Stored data
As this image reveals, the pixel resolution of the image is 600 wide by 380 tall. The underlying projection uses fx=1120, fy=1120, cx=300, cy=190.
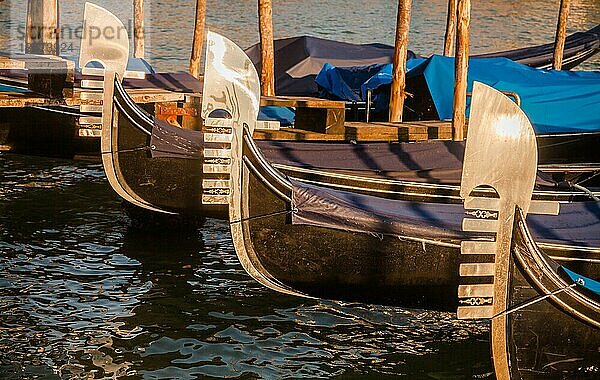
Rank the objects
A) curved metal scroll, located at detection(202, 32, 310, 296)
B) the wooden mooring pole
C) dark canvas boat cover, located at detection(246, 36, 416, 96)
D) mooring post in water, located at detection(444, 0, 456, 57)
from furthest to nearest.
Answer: the wooden mooring pole < dark canvas boat cover, located at detection(246, 36, 416, 96) < mooring post in water, located at detection(444, 0, 456, 57) < curved metal scroll, located at detection(202, 32, 310, 296)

▸ AIM OF THE TASK:
Arrange the items above as a two-column CSV with the header columns "prompt" and "response". Give one row per item, placing its text and its answer each in a single quoted field, turning line breaks into spaces, and leaving out the pictures.

▸ OUTPUT FOR THIS EXERCISE:
prompt,response
"As this image reveals, the pixel resolution of the image is 600 wide by 380 tall. The underlying projection uses fx=1120, fy=1120, cx=300, cy=190. Rank the objects A) curved metal scroll, located at detection(202, 32, 310, 296) B) the wooden mooring pole C) dark canvas boat cover, located at detection(246, 36, 416, 96) D) mooring post in water, located at detection(444, 0, 456, 57) from furthest to nearest. Answer:","the wooden mooring pole < dark canvas boat cover, located at detection(246, 36, 416, 96) < mooring post in water, located at detection(444, 0, 456, 57) < curved metal scroll, located at detection(202, 32, 310, 296)"